» Data records:
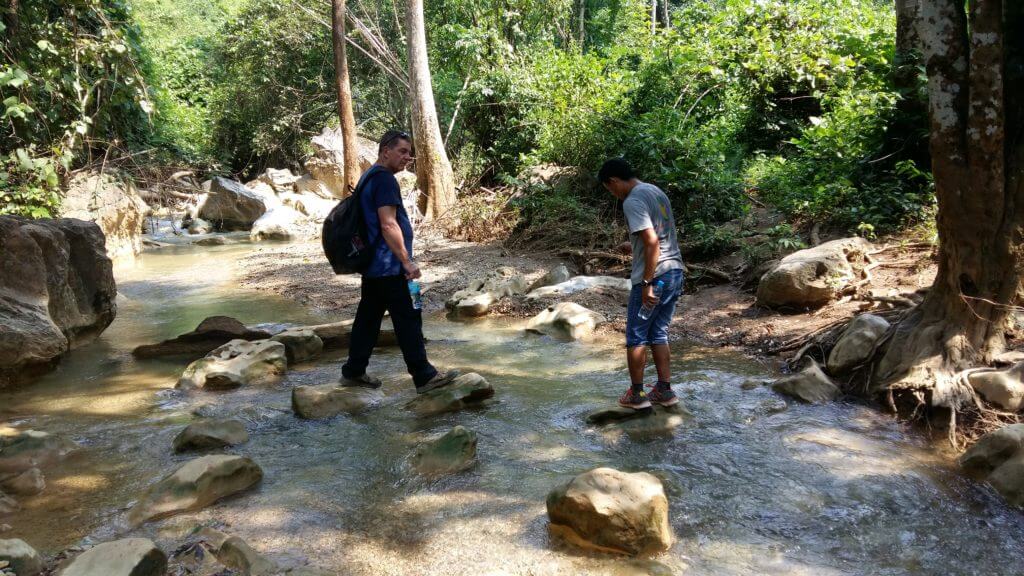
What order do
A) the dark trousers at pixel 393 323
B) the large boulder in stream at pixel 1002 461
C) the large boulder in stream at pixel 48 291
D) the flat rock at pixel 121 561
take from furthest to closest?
1. the large boulder in stream at pixel 48 291
2. the dark trousers at pixel 393 323
3. the large boulder in stream at pixel 1002 461
4. the flat rock at pixel 121 561

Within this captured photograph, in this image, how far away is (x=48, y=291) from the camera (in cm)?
667

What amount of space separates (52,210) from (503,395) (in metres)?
8.58

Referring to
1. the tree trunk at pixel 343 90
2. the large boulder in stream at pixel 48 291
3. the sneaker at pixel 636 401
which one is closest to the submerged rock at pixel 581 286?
the sneaker at pixel 636 401

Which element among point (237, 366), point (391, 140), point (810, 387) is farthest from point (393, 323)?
point (810, 387)

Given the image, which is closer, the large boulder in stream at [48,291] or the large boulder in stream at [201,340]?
the large boulder in stream at [48,291]

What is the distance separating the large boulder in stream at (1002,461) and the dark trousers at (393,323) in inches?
142

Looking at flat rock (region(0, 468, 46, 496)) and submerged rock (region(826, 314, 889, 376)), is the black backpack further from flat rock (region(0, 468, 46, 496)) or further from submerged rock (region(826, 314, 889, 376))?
submerged rock (region(826, 314, 889, 376))

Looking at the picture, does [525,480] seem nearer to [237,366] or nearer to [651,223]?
[651,223]

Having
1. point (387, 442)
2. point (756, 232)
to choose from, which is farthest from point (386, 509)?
point (756, 232)

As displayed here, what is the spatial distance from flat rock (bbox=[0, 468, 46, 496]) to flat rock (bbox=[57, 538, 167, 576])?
141cm

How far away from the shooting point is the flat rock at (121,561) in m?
2.84

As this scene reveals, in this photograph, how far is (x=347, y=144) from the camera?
15812 mm

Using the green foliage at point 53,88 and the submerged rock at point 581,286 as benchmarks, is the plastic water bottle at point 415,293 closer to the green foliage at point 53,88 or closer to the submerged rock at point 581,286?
the submerged rock at point 581,286

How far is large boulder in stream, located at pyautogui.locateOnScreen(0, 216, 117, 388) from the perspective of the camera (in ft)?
19.4
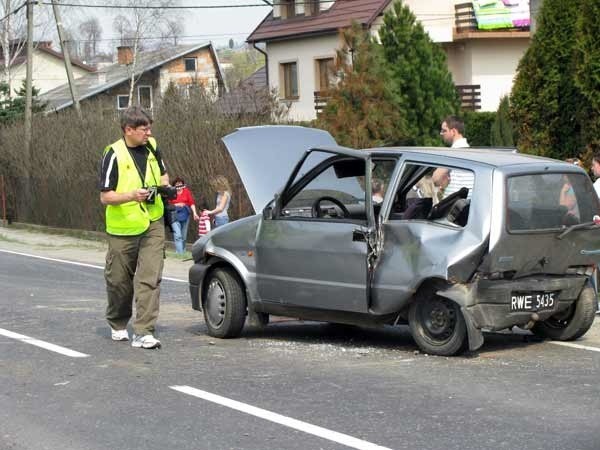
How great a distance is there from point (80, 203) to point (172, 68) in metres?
48.5

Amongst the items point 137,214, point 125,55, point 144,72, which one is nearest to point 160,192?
point 137,214

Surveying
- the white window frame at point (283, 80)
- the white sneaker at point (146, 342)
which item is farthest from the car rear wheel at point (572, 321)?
the white window frame at point (283, 80)

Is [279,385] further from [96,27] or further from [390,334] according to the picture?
[96,27]

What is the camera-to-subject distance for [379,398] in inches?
312

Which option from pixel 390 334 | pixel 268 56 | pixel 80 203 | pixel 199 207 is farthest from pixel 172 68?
pixel 390 334

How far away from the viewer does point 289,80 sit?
4862 cm

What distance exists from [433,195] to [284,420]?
143 inches

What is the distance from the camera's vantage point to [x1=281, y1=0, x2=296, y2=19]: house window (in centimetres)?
4749

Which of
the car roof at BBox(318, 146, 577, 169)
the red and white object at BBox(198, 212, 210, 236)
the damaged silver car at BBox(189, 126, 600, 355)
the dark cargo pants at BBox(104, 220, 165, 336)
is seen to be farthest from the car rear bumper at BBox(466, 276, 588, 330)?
the red and white object at BBox(198, 212, 210, 236)

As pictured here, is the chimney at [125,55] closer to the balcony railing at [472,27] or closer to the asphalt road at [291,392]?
the balcony railing at [472,27]

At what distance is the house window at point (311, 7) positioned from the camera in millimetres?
46206

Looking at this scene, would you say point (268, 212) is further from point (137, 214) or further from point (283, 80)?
point (283, 80)

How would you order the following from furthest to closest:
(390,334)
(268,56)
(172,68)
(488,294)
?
(172,68) → (268,56) → (390,334) → (488,294)

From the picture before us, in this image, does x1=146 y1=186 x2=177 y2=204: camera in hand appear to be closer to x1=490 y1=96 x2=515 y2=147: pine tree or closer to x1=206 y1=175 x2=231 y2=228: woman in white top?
x1=206 y1=175 x2=231 y2=228: woman in white top
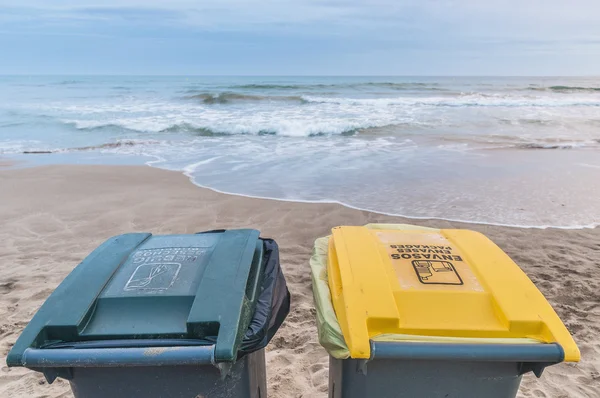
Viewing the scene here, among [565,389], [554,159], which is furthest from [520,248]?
[554,159]

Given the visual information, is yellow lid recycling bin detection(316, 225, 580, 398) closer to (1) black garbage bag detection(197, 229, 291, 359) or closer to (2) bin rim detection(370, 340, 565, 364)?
(2) bin rim detection(370, 340, 565, 364)

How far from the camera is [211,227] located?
5.29 metres

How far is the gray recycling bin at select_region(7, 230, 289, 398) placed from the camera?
1.42 m

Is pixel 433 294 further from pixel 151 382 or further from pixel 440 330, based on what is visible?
pixel 151 382

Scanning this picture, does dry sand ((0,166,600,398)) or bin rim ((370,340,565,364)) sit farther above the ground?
bin rim ((370,340,565,364))

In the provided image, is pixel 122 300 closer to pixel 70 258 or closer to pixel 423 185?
pixel 70 258

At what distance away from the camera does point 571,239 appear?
491 centimetres

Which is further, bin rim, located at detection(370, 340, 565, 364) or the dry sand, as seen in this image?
the dry sand

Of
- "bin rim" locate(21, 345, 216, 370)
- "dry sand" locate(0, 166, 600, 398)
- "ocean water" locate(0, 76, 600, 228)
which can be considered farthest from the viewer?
"ocean water" locate(0, 76, 600, 228)

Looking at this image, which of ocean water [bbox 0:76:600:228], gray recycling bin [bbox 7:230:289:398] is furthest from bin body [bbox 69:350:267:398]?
ocean water [bbox 0:76:600:228]

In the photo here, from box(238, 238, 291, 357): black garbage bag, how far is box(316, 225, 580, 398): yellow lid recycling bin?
0.29 m

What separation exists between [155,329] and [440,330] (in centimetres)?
105

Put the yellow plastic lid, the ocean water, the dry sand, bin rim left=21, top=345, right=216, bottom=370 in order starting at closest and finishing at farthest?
bin rim left=21, top=345, right=216, bottom=370
the yellow plastic lid
the dry sand
the ocean water

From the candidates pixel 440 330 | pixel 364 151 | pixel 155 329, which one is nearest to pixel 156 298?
pixel 155 329
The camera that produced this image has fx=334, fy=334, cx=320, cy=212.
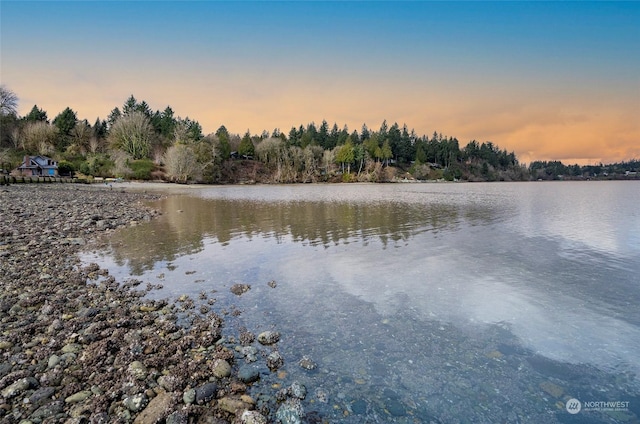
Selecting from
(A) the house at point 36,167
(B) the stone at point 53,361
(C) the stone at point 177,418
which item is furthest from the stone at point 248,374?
(A) the house at point 36,167

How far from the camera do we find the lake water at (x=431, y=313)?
18.5ft

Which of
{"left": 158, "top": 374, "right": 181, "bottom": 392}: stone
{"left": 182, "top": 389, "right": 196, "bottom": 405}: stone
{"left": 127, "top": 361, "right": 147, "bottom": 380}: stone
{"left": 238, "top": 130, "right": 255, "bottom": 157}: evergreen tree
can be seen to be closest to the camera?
{"left": 182, "top": 389, "right": 196, "bottom": 405}: stone

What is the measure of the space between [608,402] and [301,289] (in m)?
7.53

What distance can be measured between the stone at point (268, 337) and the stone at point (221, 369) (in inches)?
44.7

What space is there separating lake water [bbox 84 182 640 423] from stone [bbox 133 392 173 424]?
1611mm

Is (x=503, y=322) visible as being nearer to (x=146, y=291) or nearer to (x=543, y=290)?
(x=543, y=290)

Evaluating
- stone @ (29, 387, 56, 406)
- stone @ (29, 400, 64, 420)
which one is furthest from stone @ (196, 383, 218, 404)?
stone @ (29, 387, 56, 406)

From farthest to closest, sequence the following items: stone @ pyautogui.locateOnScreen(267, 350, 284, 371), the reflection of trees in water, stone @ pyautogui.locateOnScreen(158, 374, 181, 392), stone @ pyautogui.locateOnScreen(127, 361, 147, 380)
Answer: the reflection of trees in water → stone @ pyautogui.locateOnScreen(267, 350, 284, 371) → stone @ pyautogui.locateOnScreen(127, 361, 147, 380) → stone @ pyautogui.locateOnScreen(158, 374, 181, 392)

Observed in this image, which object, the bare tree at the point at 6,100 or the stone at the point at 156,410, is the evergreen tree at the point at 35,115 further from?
the stone at the point at 156,410

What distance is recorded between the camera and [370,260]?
572 inches

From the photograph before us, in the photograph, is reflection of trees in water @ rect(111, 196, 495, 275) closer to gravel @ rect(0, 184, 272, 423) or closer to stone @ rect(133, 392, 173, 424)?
gravel @ rect(0, 184, 272, 423)

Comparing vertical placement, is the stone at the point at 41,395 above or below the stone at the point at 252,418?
above

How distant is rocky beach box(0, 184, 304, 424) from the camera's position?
486 centimetres

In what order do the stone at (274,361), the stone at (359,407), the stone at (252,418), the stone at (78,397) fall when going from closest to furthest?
Result: the stone at (252,418) < the stone at (78,397) < the stone at (359,407) < the stone at (274,361)
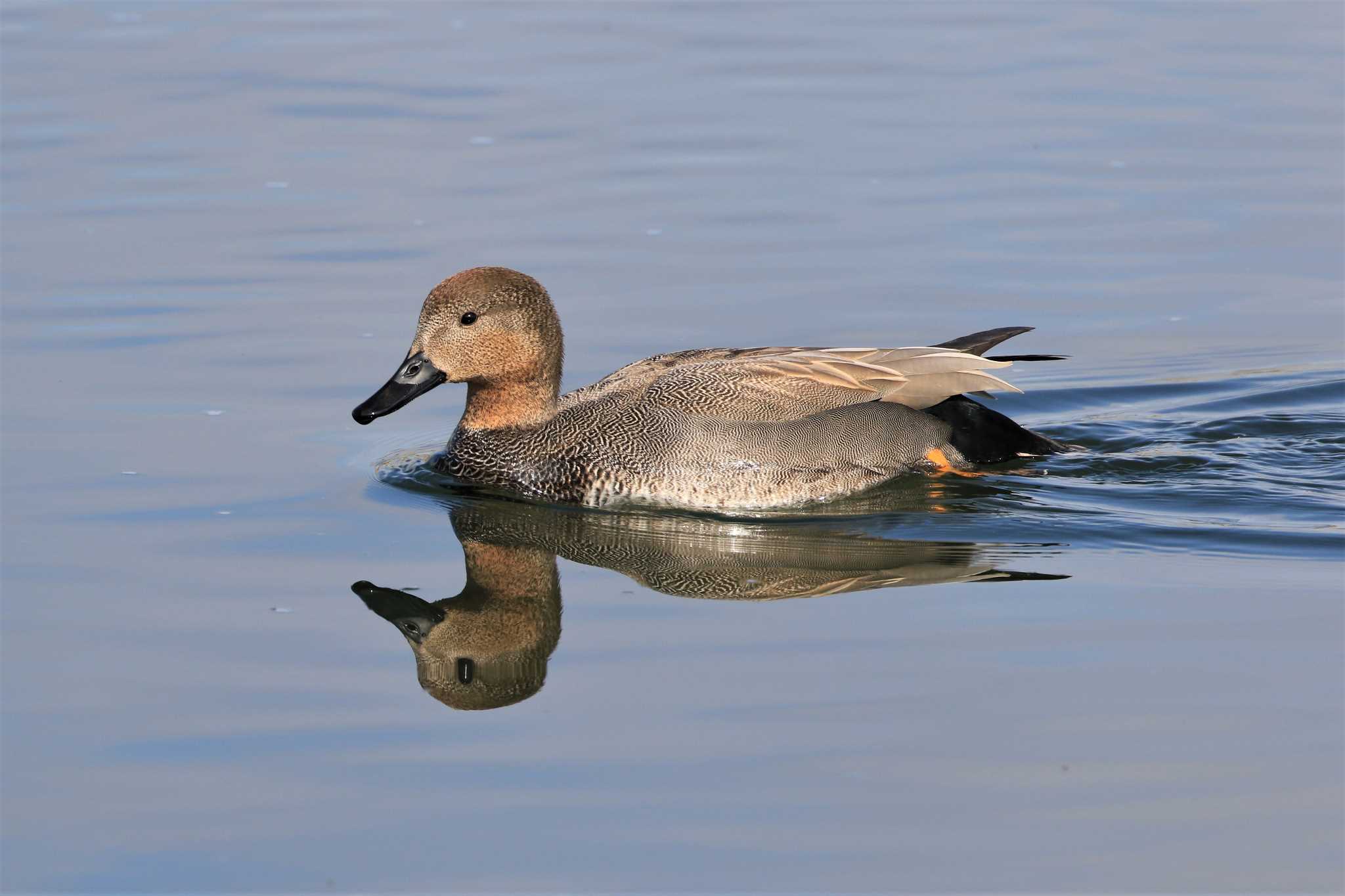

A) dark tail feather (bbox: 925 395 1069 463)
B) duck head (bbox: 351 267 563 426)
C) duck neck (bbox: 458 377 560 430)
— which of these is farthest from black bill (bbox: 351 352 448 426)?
dark tail feather (bbox: 925 395 1069 463)

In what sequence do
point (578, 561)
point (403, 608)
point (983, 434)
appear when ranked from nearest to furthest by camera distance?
point (403, 608), point (578, 561), point (983, 434)

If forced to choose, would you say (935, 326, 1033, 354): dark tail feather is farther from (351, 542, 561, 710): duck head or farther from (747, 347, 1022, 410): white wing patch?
(351, 542, 561, 710): duck head

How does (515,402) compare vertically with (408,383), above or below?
below

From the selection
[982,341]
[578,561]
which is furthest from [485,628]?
[982,341]

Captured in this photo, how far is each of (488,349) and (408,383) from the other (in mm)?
423

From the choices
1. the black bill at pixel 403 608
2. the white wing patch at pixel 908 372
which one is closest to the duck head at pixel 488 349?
the white wing patch at pixel 908 372

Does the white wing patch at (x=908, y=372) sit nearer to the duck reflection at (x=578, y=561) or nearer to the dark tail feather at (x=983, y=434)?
the dark tail feather at (x=983, y=434)

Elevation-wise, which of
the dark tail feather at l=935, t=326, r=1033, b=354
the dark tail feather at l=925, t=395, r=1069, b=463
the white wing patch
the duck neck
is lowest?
the dark tail feather at l=925, t=395, r=1069, b=463

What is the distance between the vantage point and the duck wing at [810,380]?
8.94 metres

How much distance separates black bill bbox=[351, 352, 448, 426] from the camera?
9016 mm

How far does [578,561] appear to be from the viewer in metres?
8.07

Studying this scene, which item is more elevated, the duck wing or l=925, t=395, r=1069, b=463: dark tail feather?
the duck wing

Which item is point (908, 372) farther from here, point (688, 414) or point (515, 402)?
point (515, 402)

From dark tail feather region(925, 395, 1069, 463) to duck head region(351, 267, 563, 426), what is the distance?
6.43ft
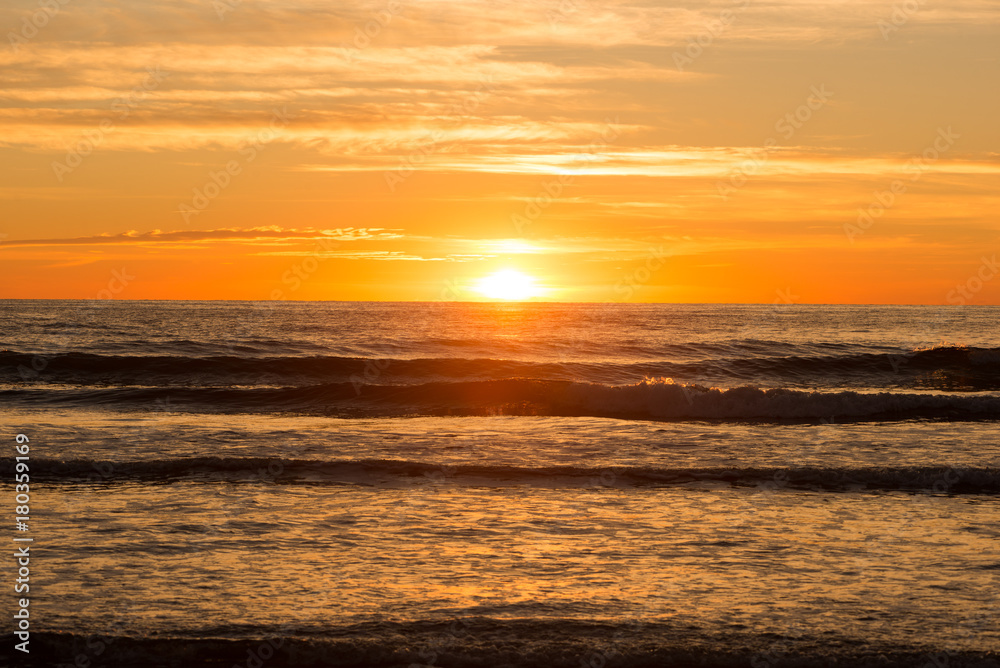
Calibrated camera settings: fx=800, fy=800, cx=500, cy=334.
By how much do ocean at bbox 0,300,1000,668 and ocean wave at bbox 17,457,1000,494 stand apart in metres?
0.08

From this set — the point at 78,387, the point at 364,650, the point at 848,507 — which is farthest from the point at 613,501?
the point at 78,387

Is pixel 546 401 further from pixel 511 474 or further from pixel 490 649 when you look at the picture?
pixel 490 649

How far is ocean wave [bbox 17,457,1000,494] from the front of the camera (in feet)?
44.0

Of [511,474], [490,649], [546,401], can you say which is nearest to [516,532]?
[490,649]

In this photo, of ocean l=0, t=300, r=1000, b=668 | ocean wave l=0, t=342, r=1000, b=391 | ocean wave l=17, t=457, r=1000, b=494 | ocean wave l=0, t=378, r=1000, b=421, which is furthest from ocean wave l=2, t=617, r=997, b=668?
ocean wave l=0, t=342, r=1000, b=391

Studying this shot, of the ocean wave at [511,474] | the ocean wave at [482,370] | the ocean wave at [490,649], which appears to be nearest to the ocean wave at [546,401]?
the ocean wave at [482,370]

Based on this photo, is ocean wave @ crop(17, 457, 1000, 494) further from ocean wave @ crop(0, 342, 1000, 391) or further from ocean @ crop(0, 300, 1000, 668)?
ocean wave @ crop(0, 342, 1000, 391)

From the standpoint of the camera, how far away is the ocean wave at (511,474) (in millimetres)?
A: 13406

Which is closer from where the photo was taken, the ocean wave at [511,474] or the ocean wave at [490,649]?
the ocean wave at [490,649]

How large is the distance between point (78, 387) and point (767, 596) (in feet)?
94.1

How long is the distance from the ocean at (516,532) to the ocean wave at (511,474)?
3.1 inches

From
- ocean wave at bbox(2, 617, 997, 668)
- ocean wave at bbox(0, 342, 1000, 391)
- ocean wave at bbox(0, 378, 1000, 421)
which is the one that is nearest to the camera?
ocean wave at bbox(2, 617, 997, 668)

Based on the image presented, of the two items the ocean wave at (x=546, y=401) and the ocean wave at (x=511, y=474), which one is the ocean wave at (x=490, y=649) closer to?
the ocean wave at (x=511, y=474)

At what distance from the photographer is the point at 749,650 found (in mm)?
6750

» Problem description:
Find the line containing "Studying this shot, of" in the material above. Print it and every line after it through the end, exactly and only those.

» Task answer:
Studying this shot, of the ocean wave at [511,474] | the ocean wave at [482,370] | the ocean wave at [490,649], which appears to be nearest to the ocean wave at [546,401]?
the ocean wave at [482,370]

Based on this photo, is ocean wave @ crop(17, 457, 1000, 494) further from ocean wave @ crop(0, 342, 1000, 391) or further from ocean @ crop(0, 300, 1000, 668)?
ocean wave @ crop(0, 342, 1000, 391)

From the standpoint of the camera, how far away is the ocean wave at (511,474) (in millimetres)?
A: 13406

Which is closer from where the photo was taken, the ocean wave at [511,474] or the ocean wave at [490,649]?
the ocean wave at [490,649]

How large is the distance between point (78, 387) and point (767, 596) (in feet)?
94.1

How long is the distance from the ocean at (516,532) to the ocean wave at (511,474)?
3.1 inches

From
- ocean wave at bbox(2, 617, 997, 668)
- ocean wave at bbox(0, 342, 1000, 391)
- ocean wave at bbox(0, 378, 1000, 421)
which is the one that is nearest to the camera?
ocean wave at bbox(2, 617, 997, 668)

Based on the image presented, of the two items the ocean wave at (x=546, y=401) and the ocean wave at (x=511, y=474), which one is the ocean wave at (x=490, y=649) closer to?
the ocean wave at (x=511, y=474)

At what distance from the photographer is the point at 749,650 found (in mm)?
6750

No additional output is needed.